Should you blog?  Should you tweet?  How should I know?

In a way, it’s like asking “Should I eat more grapes?” or “Should I learn ceili dancing?”  Whether these things make sense for you isn’t anything I can talk about.  Even the dancing depends: some people get into the set-versus-ceili cultural battles; some are interested in Ireland; some just like to dance.

I don’t exactly see a chasm when it comes to software tools, but I do see a bimodal distribution.  The most time you spend on Twitter, the more you seem to see people who seem to use it as one of their major channels.

Just as if you’re a relentless liveblogger or tweeter-from-conferences, you’re surprised that nontapping participants are occasionally irritated by your clickety-clacking.

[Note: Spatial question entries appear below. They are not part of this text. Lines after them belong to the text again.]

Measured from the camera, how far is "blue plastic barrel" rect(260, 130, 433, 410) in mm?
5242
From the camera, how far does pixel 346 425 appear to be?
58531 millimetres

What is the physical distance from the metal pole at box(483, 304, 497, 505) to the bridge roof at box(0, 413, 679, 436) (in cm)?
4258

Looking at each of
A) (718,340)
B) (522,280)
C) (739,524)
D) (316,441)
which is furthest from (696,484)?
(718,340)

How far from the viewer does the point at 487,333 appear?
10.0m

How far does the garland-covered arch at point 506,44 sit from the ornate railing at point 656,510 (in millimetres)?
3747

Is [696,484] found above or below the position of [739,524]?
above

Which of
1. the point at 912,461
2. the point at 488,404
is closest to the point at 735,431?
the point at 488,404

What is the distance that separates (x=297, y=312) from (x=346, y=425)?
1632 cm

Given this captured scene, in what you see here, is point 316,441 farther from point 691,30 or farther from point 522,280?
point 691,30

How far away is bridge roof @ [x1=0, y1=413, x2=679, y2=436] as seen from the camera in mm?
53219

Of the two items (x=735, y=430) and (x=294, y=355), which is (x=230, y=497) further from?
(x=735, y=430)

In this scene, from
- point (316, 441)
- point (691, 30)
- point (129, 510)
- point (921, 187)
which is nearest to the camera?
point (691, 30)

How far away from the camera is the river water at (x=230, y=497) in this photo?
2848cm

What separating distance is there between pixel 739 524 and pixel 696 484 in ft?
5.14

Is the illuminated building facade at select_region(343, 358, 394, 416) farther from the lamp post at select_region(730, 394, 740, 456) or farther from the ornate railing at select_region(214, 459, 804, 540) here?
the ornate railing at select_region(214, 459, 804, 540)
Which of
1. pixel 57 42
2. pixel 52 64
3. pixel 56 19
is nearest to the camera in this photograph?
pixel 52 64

This TechCrunch article says nearly 30% Twitter accounts have no followers, and 50% have fewer than 10.  Flipping the coin, 24% aren’t following anyone, and a further 43% follow fewer than 10.

I don’t see that as good or bad; as the article points out, some people are content to just read; others have simply abandoned their account.

I'm not seeing a single tweet that makes sense.Technorati’s State of the Blogosphere report for 2008 cited 133 million “blog records” noted by Technorati since 2002, with 7.4 million of them having a post within the previous 120 days.  (Lots of interesting data there.)

Some time back, having seen an estimate of around 6 million Twitter accounts, I noted that that was half the number of U.S. households with pet birds.  I wasn’t disdaining Twitter, just trying to balance the notion that everybody’s using it.

The same with blogs.  I find mine useful, though the number of posts per week has fallen off lately.  My mantra is that this is for myself; if I don’t have anything to say, or any time to post, then I don’t worry too much about it.

On the other hand, like exercise and financial planning, it’s not something that happens without deliberate attention.

And that’s the connection of all of this with learning.  Can you use tools like Twitter and blogging to explore new areas?  Stay aware of your own questions and your own progress?  Engage with others interested in the same topics?  Sure.

Whether you will or not, I can’t say.